Human colon cancer tissue array and immunohistochemistry
A human colon cancer tissue array, which had 120 cases of colon adenocarcinoma with tumor and normal adjacent tissue, as well as survival and tumor staging (TNM) information data, was purchased from US Biomax (Rockville, MD). The slides were stained with anti-caspase 8 and anti-BECN1 antibodies and then were scored by three independent pathologists.
Data analysis
The primary screen data were analyzed using customized software developed internally (10). All data from the cell-based assays were presented as the mean ± standard error of the mean (SEM). Half-maximal inhibitory (IC50) or activating (EC50) concentrations were calculated using Prism software (GraphPad Software, San Diego, CA).
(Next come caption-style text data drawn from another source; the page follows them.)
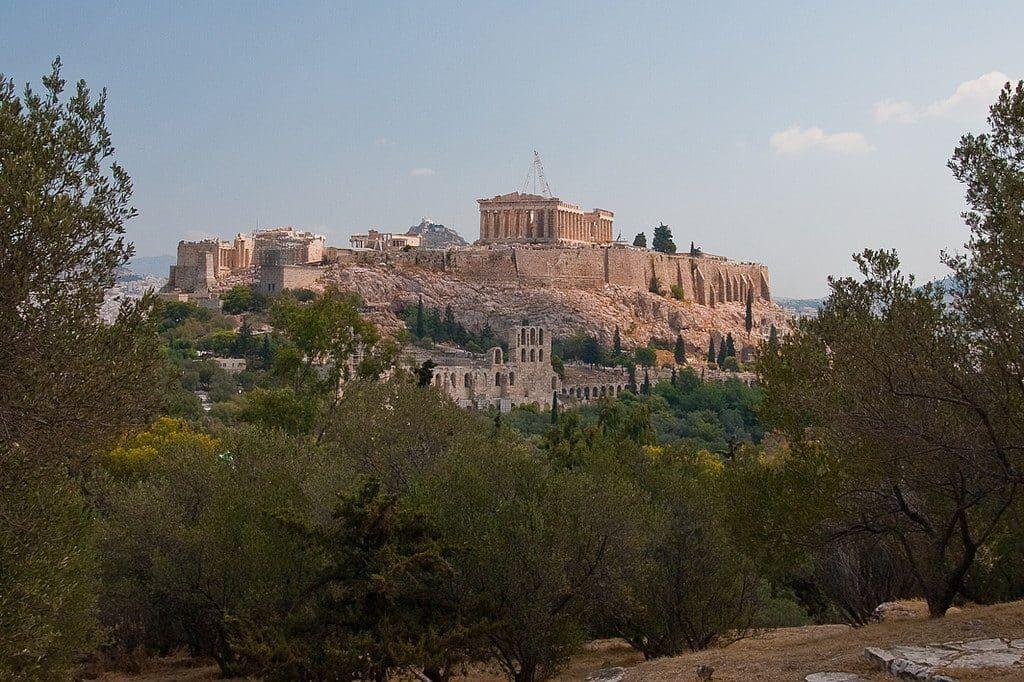 visiter Athènes avec vue de l'Acropole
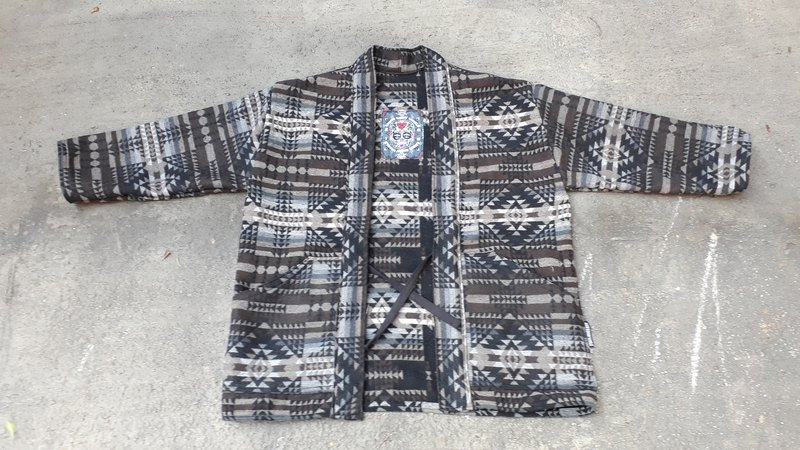 AMIN'S SHINY WORLD handmade KINOLO wool Niteng blouse coat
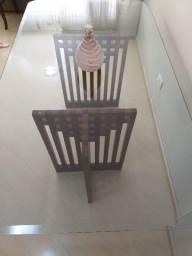 Mesa de Jantar, sem as cadeiras, com tampo de vidro.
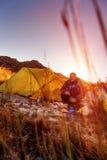 Wildernisontdekkingsreiziger het kamperen Stock Fotografie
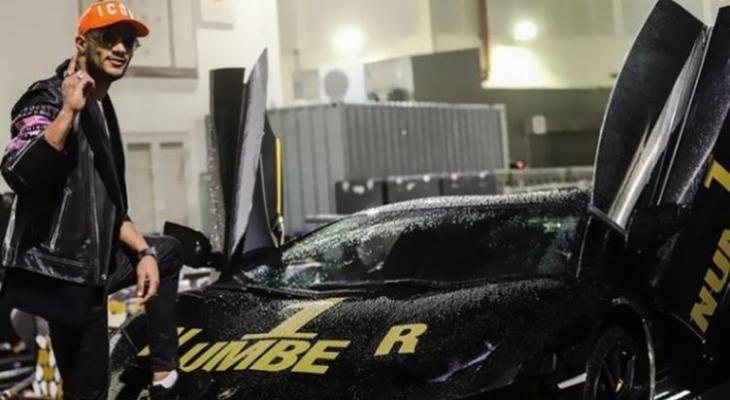 تعرف على سعر سيارة محمد رمضان المطلية بالذهب بطلة حفله بالساحل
The cell lines with IC50 more than 200 ng/mL were defined as TRAIL-resistant. The two-tailed unpaired Student’s test of the mean was used for single comparisons of statistical significance between experimental groups. One-way analysis of variance (ANOVA) with the Bonferroni test was used for multiple comparisons. Bliss independence with Prism was used to define synergistic or additive effects.
Results
17-HW restores the apoptotic response to TRAIL-resistant colon cancer cells
A drug repurposing screen was performed in a TRAIL-resistant DLD1-R cell line using a cell viability assay that identified 17-HW as a lead compound to overcome TRAIL resistance in DLD-R (Table S2). The DLD1-R cells were highly resistant to TRAIL which did not activate caspase-8, caspase-3, and caspase-7, nor cell death at concentrations up to 1 mg/mL. In the sensitive parental DLD1 cells, TRAIL concentration-dependently activated caspase-8 (EC50 of 2.6 ng/mL) and caspase 3/7 (EC50 of 3.0 ng/mL), and caused apoptotic cell death with IC50 of 2.3 ng/mL (Fig 1A–C). Treatment of the resistant DLD-R cells with 0.5 μM 17-HW restored TRAIL’s apoptotic response as evidenced by the activation of caspases and induction of apoptotic cell death (Fig 1A–C). The EC50 of TRAIL for caspase-8 and caspase-3/7 were 8.31 and 2.47 ng/mL, respectively, and the IC50 for cell death was 2.57 ng/mL, similar to those observed in the sensitive DLD1 cells. The results indicated that 17-HW treatment restored the apoptotic response to TRAIL in the resistant DLD1-R cells.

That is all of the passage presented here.